*ОТРЫВОК ТЕКСТА*.

⟨

Читаем Жизнь и судьба: Воспоминания полностью

К нашему удивлению (моему и Миночки) мы сами стали действующими лицами развернутой перед нами книги жизни, не придуманной, а самой настоящей. Мы — две сиротки — живем дружно. Я почти на десять лет старше и маленькой сестренке пытаюсь в какой-то мере заменить мать, хотя бы лаской, приветом, словом, а то и прижать к сердцу покрепче это хрупкое существо, уже знакомое с горем. Мне кажется, что нанесенный в раннем детстве удар оставил свой след на всей дальнейшей жизни моей сестры. Очень нежная и ласковая, она так тянулась к утерянной когда-то материнской заботе и любви.

Сохранилась фотография тех давних лет. Мы обе в нашем сказочном садике. Я сижу, а малышка в белом платьице прильнула ко мне. Да, платьице. Девочка приехала в шубке — зима, январь, и в единственном платье — больше ничего. Но тетка наша очень просто справляется с проблемами одежды. Добрая старушка, Наталья Ивановна, чей муж разводит пчел в нашем садике, квартирантка Семеновых (ох уж эти квартиранты, с которых Елена Петровна получает пять рублей в месяц!), быстро справляется с делом. Взят кусок материи, как всегда неопределенного сероватого цвета. Его складывают, вырезают отверстие для головы, зашивают по бокам, оставляя место для рукавов (слишком сложно шить рукава). Затем под этот балахон надевают какую-то примитивную старую кофту с рукавами — и наряд готов.

Моя сестра вспоминает, как ее, восьмилетнюю, отправили в школу (я была в это время в Москве). Тетка нашла в мамином сундуке (вот уж поистине какой-то волшебный, неисчерпаемый клад, кто только им не пользовался) детскую матроску[138], ту, что носил маленький Махачик (заветное мамино сокровище, память о любимом сынишке), и в этой матроске посадили ее за парту. Но рукава матроски были совсем коротки. И что вы думаете, кто вышел из положения? Нет, совсем не тетка, а сам бедный ребенок. Девочка нашла старые свои детские чулки в рубчик, отрезала пятки и нацепила на руки. Так и ходила в школу. Тетке было все равно, она, занятая педагогическими проблемами (орден Ленина на груди), изданием учебника по русскому языку для младших классов, общественной работой и заботой о голодающих и голопузых африканцах, даже и не заметила изобретательности своей племянницы. Но, подумала я, ведь в средние века платья обычно шили без рукавов. Рукава, самые разнообразные, привязывались отдельно, их можно было менять как угодно — достаточно посмотреть на средневековых красавиц и их наряды. Чем хуже маленькая сообразительная школьница?

⟩

*ИСХОДНЫЕ ДАННЫЕ*.
⟨

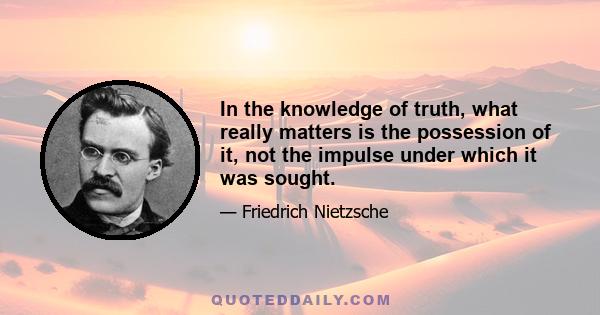 In the knowledge of truth, what really matters is the possession of it, not the impulse under which it was sought.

⟩

Подхватите воспоминания о двух сестрах-сиротах и продолжите их сразу после последнего предложения.

Итак, вопрос с одеждой на первых порах решился положительно. Главное — были вместе и помимо еще всякой школы наслаждались книжками. Девочка прекрасно читала с трех лет (как и все мы, братья и сестры). Я с ней стала заниматься по-французски. Еще когда жили в Москве, на даче в Малаховке, наша madame Жозефина понемногу с ней занималась. Язык быстро усваивается и быстро забывается у детей. Вот мы и читаем вместе книгу, которую я с несколькими любимыми привезла из Москвы. Знаменитая Bibliothèque rose (красная с золотом), повесть т-те Segure «Les mémoires d’un апе», герой которой симпатичный ослик Кадишон — любимец Миночки. Отныне каждый встречный ослик (в городе, еще патриархальном, их много) для моей сестрицы — Кадишон. Как увидит на улице понуро стоящего ослика (хозяев с кладью ожидает) или смиренно (до поры до времени, пока не надоест) тянущего повозку, так с восторгом кричит: «Кадишон, Кадишон!» И как интересно — на углу нашей улицы дом, в подвале которого как раз живет «ослиная женщина» — так все ее называют. У нее ослик с повозкой работает ежедневно (нанимают за деньги) и кормит хозяйку. Моя мама, когда вернулась в родительский дом и за городом тяжкими трудами возделывала огород, обычно нанимала под картошку ослика с повозкой у соседки. И как этот ослик удивительно справлялся с тяжелым грузом! Привык, наверное.

К тому же на осликах катаются в роскошном городском парке на берегу Терека (идти от нас минут десять). Его по-старинному называют «Трек». Когда-то, конечно до революции, там действительно был велосипедный трек. Так и осталось это название, хотя велосипедисты давно исчезли. Но зато продают мороженое, зато можно целый день сидеть у быстро текущих ручьев, вблизи зеркальных прудов, под сенью склонившихся к воде деревьев — какая тень благодатная в жаркие летние дни. Слушаем журчанье и плеск фонтанов, собираем роскошные павлиньи перья (распустив хвост, разгуливают по парку эти противно крикливые горделивые птицы), целый день среди благоухающих цветов, в беседке, увитой лиловостью глициний, да еще с книжкой в руках. Так бы и остановить время.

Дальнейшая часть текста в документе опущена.